[START]

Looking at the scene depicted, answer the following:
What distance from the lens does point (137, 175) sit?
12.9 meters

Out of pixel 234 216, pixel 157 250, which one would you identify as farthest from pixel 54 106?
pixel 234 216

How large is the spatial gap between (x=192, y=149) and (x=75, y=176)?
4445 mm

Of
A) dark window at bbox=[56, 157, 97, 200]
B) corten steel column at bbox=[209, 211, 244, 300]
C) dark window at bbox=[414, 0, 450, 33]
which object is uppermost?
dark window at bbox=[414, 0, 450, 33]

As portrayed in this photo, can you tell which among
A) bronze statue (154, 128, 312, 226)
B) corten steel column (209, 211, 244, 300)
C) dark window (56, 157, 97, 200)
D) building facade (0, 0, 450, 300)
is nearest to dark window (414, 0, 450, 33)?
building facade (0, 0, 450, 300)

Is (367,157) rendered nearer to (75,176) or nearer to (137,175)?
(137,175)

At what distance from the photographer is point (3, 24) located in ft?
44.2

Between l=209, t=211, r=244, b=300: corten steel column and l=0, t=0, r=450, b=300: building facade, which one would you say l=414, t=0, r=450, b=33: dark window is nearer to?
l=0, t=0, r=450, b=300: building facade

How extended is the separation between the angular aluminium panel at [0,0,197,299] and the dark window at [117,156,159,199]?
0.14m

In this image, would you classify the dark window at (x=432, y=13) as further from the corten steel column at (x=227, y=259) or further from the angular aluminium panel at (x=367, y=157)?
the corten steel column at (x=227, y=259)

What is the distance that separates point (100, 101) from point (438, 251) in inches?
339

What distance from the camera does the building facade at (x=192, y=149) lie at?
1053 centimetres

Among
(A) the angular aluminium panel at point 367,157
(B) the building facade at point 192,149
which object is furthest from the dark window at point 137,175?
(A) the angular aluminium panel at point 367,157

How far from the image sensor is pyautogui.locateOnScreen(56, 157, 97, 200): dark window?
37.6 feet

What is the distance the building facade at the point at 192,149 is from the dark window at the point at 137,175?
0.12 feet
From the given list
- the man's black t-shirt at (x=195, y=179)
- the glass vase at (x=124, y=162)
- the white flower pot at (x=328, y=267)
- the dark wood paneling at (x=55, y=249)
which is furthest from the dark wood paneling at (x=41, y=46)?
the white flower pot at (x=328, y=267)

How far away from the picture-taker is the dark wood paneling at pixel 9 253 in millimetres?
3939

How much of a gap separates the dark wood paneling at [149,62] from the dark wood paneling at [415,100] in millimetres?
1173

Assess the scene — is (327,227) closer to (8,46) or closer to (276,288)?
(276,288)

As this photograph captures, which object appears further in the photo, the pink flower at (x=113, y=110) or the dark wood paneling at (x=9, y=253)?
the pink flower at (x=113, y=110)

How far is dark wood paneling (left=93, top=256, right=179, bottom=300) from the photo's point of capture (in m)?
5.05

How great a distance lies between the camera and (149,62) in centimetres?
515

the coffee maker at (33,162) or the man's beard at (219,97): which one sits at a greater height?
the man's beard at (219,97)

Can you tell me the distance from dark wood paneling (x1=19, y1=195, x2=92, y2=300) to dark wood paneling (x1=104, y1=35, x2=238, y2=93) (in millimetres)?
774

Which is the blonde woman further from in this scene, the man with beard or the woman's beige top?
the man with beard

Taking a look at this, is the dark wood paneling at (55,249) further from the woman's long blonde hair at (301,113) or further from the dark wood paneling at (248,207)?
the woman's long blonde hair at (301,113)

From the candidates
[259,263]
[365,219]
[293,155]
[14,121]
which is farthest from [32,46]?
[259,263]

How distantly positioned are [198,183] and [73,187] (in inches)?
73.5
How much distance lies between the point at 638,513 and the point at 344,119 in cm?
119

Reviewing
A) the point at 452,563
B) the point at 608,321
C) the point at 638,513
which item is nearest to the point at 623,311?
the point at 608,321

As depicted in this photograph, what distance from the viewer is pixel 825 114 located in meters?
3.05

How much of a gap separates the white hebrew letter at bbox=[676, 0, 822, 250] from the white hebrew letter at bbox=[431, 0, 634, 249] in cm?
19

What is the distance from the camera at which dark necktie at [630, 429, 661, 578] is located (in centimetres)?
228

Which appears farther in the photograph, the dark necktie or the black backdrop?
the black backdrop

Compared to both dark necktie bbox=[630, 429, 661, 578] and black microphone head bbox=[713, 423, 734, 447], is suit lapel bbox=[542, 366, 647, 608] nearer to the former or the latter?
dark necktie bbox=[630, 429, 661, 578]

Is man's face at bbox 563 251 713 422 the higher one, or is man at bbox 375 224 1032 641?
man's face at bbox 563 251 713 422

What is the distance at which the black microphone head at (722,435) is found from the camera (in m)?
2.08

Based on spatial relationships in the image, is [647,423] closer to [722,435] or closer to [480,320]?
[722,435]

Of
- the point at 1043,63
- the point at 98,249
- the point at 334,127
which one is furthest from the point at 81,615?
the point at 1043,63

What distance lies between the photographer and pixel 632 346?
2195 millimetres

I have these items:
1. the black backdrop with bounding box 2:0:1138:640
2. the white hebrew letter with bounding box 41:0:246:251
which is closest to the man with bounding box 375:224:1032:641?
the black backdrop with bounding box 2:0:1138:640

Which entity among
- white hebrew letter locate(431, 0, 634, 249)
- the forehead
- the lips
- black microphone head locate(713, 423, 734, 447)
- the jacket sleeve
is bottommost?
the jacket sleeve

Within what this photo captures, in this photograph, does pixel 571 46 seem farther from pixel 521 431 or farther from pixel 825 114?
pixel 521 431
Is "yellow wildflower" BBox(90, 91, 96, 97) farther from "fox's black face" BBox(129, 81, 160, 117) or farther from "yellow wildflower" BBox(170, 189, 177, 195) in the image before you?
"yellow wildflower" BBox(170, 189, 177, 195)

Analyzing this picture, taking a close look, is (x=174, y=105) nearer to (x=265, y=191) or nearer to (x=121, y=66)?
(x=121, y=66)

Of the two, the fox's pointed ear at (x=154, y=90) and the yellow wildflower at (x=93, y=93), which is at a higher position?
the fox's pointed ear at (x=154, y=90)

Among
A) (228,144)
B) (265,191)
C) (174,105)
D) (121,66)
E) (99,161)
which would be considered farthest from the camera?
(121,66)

[END]

● **WHAT THE TASK REQUIRES**:
Lay out every line of the listing above as a Markdown table with the columns "Row" and "Listing line", omitting blank lines.

● **FINAL RESULT**:
| Row | Listing line |
|---|---|
| 1 | Looking at the scene depicted, answer the following: |
| 2 | What distance from the lens does point (137, 175) sit? |
| 3 | 12.9 meters |
| 4 | Out of pixel 234 216, pixel 157 250, which one would you identify as farthest from pixel 54 106? |
| 5 | pixel 234 216 |
| 6 | How large is the spatial gap between (x=192, y=149) and (x=75, y=176)? |
| 7 | 4445 mm |
| 8 | Of |
| 9 | A) dark window at bbox=[56, 157, 97, 200] |
| 10 | B) corten steel column at bbox=[209, 211, 244, 300] |
| 11 | C) dark window at bbox=[414, 0, 450, 33] |
| 12 | which object is uppermost? |
| 13 | dark window at bbox=[414, 0, 450, 33] |
| 14 | As portrayed in this photo, can you tell which among |
| 15 | A) bronze statue (154, 128, 312, 226) |
| 16 | B) corten steel column (209, 211, 244, 300) |
| 17 | C) dark window (56, 157, 97, 200) |
| 18 | D) building facade (0, 0, 450, 300) |
| 19 | is nearest to dark window (414, 0, 450, 33)? |
| 20 | building facade (0, 0, 450, 300) |
| 21 | Is (367,157) rendered nearer to (75,176) or nearer to (137,175)? |
| 22 | (137,175) |
| 23 | At what distance from the photographer is point (3, 24) located in ft? |
| 24 | 44.2 |
| 25 | Between l=209, t=211, r=244, b=300: corten steel column and l=0, t=0, r=450, b=300: building facade, which one would you say l=414, t=0, r=450, b=33: dark window is nearer to? |
| 26 | l=0, t=0, r=450, b=300: building facade |
| 27 | How extended is the separation between the angular aluminium panel at [0,0,197,299] and the dark window at [117,156,159,199]? |
| 28 | 0.14m |
| 29 | In this image, would you classify the dark window at (x=432, y=13) as further from the corten steel column at (x=227, y=259) or further from the angular aluminium panel at (x=367, y=157)? |
| 30 | the corten steel column at (x=227, y=259) |
| 31 | What is the distance that separates point (100, 101) from point (438, 251) in inches? |
| 32 | 339 |
| 33 | What distance from the camera does the building facade at (x=192, y=149) lie at? |
| 34 | 1053 centimetres |
| 35 | Among |
| 36 | (A) the angular aluminium panel at point 367,157 |
| 37 | (B) the building facade at point 192,149 |
| 38 | which object is furthest from the dark window at point 137,175? |
| 39 | (A) the angular aluminium panel at point 367,157 |
| 40 | How far from the image sensor is pyautogui.locateOnScreen(56, 157, 97, 200): dark window? |
| 41 | 37.6 feet |
| 42 | What is the distance the building facade at the point at 192,149 is from the dark window at the point at 137,175? |
| 43 | 0.12 feet |
| 44 | From the given list |
| 45 | - the man's black t-shirt at (x=195, y=179) |
| 46 | - the glass vase at (x=124, y=162) |
| 47 | - the white flower pot at (x=328, y=267) |
| 48 | - the dark wood paneling at (x=55, y=249) |
| 49 | which is furthest from the dark wood paneling at (x=41, y=46)? |
| 50 | the white flower pot at (x=328, y=267) |
| 51 | How far away from the picture-taker is the dark wood paneling at pixel 9 253 in millimetres? |
| 52 | 3939 |
| 53 | How much of a gap separates the dark wood paneling at [149,62] from the dark wood paneling at [415,100] in millimetres? |
| 54 | 1173 |
| 55 | Assess the scene — is (327,227) closer to (8,46) or closer to (276,288)? |
| 56 | (276,288) |
| 57 | As this photograph captures, which object appears further in the photo, the pink flower at (x=113, y=110) or the dark wood paneling at (x=9, y=253)? |
| 58 | the pink flower at (x=113, y=110) |
| 59 | How far is dark wood paneling (left=93, top=256, right=179, bottom=300) from the photo's point of capture (in m)? |
| 60 | 5.05 |
| 61 | How great a distance lies between the camera and (149,62) in centimetres? |
| 62 | 515 |
| 63 | the coffee maker at (33,162) or the man's beard at (219,97): which one sits at a greater height? |
| 64 | the man's beard at (219,97) |
| 65 | Can you tell me the distance from dark wood paneling (x1=19, y1=195, x2=92, y2=300) to dark wood paneling (x1=104, y1=35, x2=238, y2=93) (in millimetres)? |
| 66 | 774 |
| 67 | Which is the blonde woman further from in this scene, the man with beard or the woman's beige top? |
| 68 | the man with beard |
| 69 | Taking a look at this, is the dark wood paneling at (55,249) further from the woman's long blonde hair at (301,113) or further from the dark wood paneling at (248,207)? |
| 70 | the woman's long blonde hair at (301,113) |
| 71 | From the candidates |
| 72 | [259,263] |
| 73 | [365,219] |
| 74 | [293,155] |
| 75 | [14,121] |
| 76 | which is farthest from [32,46]? |
| 77 | [259,263] |
| 78 | How distantly positioned are [198,183] and [73,187] (in inches)? |
| 79 | 73.5 |
| 80 | How much distance lies between the point at 638,513 and the point at 344,119 in cm? |
| 81 | 119 |
| 82 | Reviewing |
| 83 | A) the point at 452,563 |
| 84 | B) the point at 608,321 |
| 85 | C) the point at 638,513 |
| 86 | which item is nearest to the point at 623,311? |
| 87 | the point at 608,321 |
| 88 | As depicted in this photograph, what distance from the viewer is pixel 825 114 located in meters? |
| 89 | 3.05 |
| 90 | How much of a gap separates the white hebrew letter at bbox=[676, 0, 822, 250] from the white hebrew letter at bbox=[431, 0, 634, 249] in cm? |
| 91 | 19 |
| 92 | What is the distance from the camera at which dark necktie at [630, 429, 661, 578] is located (in centimetres)? |
| 93 | 228 |
| 94 | Which appears farther in the photograph, the dark necktie or the black backdrop? |
| 95 | the black backdrop |
| 96 | Compared to both dark necktie bbox=[630, 429, 661, 578] and black microphone head bbox=[713, 423, 734, 447], is suit lapel bbox=[542, 366, 647, 608] nearer to the former or the latter? |
| 97 | dark necktie bbox=[630, 429, 661, 578] |
| 98 | Is man's face at bbox 563 251 713 422 the higher one, or is man at bbox 375 224 1032 641? |
| 99 | man's face at bbox 563 251 713 422 |
| 100 | What is the distance at which the black microphone head at (722,435) is found from the camera (in m)? |
| 101 | 2.08 |
| 102 | Based on spatial relationships in the image, is [647,423] closer to [722,435] or closer to [480,320]? |
| 103 | [722,435] |
| 104 | Of |
| 105 | - the point at 1043,63 |
| 106 | - the point at 98,249 |
| 107 | - the point at 334,127 |
| 108 | which one is furthest from the point at 81,615? |
| 109 | the point at 1043,63 |
| 110 | What distance lies between the photographer and pixel 632 346? |
| 111 | 2195 millimetres |
| 112 | I have these items: |
| 113 | 1. the black backdrop with bounding box 2:0:1138:640 |
| 114 | 2. the white hebrew letter with bounding box 41:0:246:251 |
| 115 | which is closest to the man with bounding box 375:224:1032:641? |
| 116 | the black backdrop with bounding box 2:0:1138:640 |
| 117 | Which entity among |
| 118 | - white hebrew letter locate(431, 0, 634, 249) |
| 119 | - the forehead |
| 120 | - the lips |
| 121 | - black microphone head locate(713, 423, 734, 447) |
| 122 | - the jacket sleeve |
| 123 | is bottommost? |
| 124 | the jacket sleeve |
| 125 | Within what this photo captures, in this photograph, does pixel 571 46 seem farther from pixel 521 431 or farther from pixel 825 114? |
| 126 | pixel 521 431 |
| 127 | Is "yellow wildflower" BBox(90, 91, 96, 97) farther from "fox's black face" BBox(129, 81, 160, 117) or farther from "yellow wildflower" BBox(170, 189, 177, 195) in the image before you? |
| 128 | "yellow wildflower" BBox(170, 189, 177, 195) |
| 129 | Analyzing this picture, taking a close look, is (x=174, y=105) nearer to (x=265, y=191) or nearer to (x=121, y=66)? |
| 130 | (x=121, y=66) |
| 131 | Of the two, the fox's pointed ear at (x=154, y=90) and the yellow wildflower at (x=93, y=93), which is at a higher position? |
| 132 | the fox's pointed ear at (x=154, y=90) |
| 133 | Among |
| 134 | A) (228,144) |
| 135 | B) (265,191) |
| 136 | C) (174,105) |
| 137 | D) (121,66) |
| 138 | E) (99,161) |
| 139 | which would be considered farthest from the camera? |
| 140 | (121,66) |